In this page we describe the process of pre-processing data, which might often be undertaken prior to for example screening or more general emulation. This can take several forms. A very common pre-processing step is centring, which produces data with zero mean. If the range of variation is known a priori a simple linear transformation to the range [0,1] is often used. It might also be useful to standardise (sometimes called normalise) data to produce zero mean and unit variance. For multivariate data it can be useful to whiten (or sphere) the data to have zero mean and identity covariance, which for one variable is the same as standardisation. The linear transformation and normalisation processes are not equivalent since the latter is a probabilistic transformation using the first two moments of the observed data.

Centring

It is often useful to remove the mean from a data set. In general the mean, \(\textrm{E}[x]\), will not be known and thus must be estimated and the centered data is given by: \(x' =x-\textrm{E}[x]\). Centring will often be used if a zero mean Gaussian process is being used to build the emulator, although in general it would be better to include an explicit mean function in the emulator.

Linear transformations

To linearly transform the data region \(x \in [c,d]\) to another domain \(x' \in [a,b]\):

\(x' = \frac{x-c}{d-c} (b-a) + a\)

In experimental design the convention is for \([a,b]=[0,1]\).

Standardising

If the domain of the design region is not known, samples from the design space can be used to rescale the data to have 0 mean, unit variance by using the process of standardisation. If on the other hand the design domain is known we can employ a linear rescaling.

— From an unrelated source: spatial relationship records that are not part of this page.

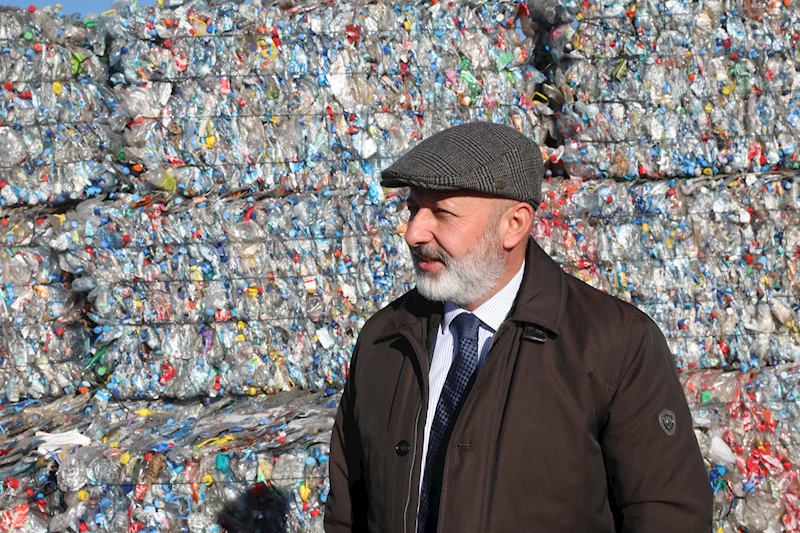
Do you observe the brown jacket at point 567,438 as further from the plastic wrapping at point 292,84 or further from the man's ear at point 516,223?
the plastic wrapping at point 292,84

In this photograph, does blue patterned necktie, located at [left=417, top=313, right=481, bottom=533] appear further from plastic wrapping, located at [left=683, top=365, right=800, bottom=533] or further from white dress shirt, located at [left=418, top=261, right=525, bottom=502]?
plastic wrapping, located at [left=683, top=365, right=800, bottom=533]

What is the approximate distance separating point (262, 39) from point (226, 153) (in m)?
0.56

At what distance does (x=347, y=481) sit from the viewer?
2.32 metres

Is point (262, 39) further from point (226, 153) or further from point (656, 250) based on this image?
point (656, 250)

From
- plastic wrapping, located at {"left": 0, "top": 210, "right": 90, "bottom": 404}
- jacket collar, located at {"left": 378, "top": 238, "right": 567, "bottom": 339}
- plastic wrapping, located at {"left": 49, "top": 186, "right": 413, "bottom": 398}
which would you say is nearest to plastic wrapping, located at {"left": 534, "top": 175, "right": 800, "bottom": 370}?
plastic wrapping, located at {"left": 49, "top": 186, "right": 413, "bottom": 398}

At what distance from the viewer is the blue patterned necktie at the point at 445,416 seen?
6.50 ft

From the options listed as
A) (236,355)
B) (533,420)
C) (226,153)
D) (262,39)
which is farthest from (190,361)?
(533,420)

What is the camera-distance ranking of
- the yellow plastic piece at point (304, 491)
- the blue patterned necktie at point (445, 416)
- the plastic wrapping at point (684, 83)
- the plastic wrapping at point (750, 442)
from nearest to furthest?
1. the blue patterned necktie at point (445, 416)
2. the yellow plastic piece at point (304, 491)
3. the plastic wrapping at point (750, 442)
4. the plastic wrapping at point (684, 83)

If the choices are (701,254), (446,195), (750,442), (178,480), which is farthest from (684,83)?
(178,480)

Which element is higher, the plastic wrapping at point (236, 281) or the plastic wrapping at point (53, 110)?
the plastic wrapping at point (53, 110)

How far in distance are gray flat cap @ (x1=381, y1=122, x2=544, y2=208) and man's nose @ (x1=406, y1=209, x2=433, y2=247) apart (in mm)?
94

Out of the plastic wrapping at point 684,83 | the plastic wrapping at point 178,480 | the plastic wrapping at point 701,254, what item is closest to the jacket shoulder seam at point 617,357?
the plastic wrapping at point 178,480

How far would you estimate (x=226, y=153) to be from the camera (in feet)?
13.4

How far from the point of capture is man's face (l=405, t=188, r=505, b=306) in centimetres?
204
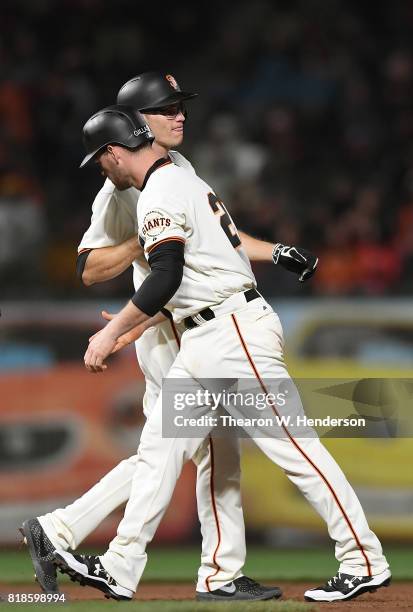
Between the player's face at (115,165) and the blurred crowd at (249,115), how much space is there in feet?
10.7

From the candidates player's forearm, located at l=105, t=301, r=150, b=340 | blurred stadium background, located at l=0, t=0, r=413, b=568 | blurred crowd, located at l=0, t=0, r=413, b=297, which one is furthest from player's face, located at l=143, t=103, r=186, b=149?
blurred crowd, located at l=0, t=0, r=413, b=297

The process involves estimating the mean \(\mu = \textrm{E}[x]\) and standard deviation of the data \(\sigma\) and applying the transformation \(x' = \frac{x-\mu}{\sigma}\). It is possible to standardise each input/output separately which rescales the data, but does not render the outputs uncorrelated. This might be useful in situations where correlations or covariances are difficult to estimate, or where these relationships want to be preserved, so that individual inputs can still be distinguished.

Sphering/Whitening

For multivariate inputs and outputs it is possible to whiten the data, that is convert the data to zero mean, identity variance. This process is a linear transformation of the data and is described in more detail, including a discussion of how to treat a mean function in the procedure page ProcOutputsPrincipalComponents, and would typically be applied to outputs rather than inputs.

The data sphering process involves estimating the mean \(\textrm{E}[x]\) and variance matrix of the data \(\textrm{Var}[x]\), computing the eigen decomposition \(P {\Delta} P^{T}\) of \(\textrm{Var}[x]\) and applying the transformation \(x' = P {\Delta}^{-1/2} P^T (x-\textrm{E}[x])\). Alternative approaches are possible and are discussed in ProcOutputsPrincipalComponents.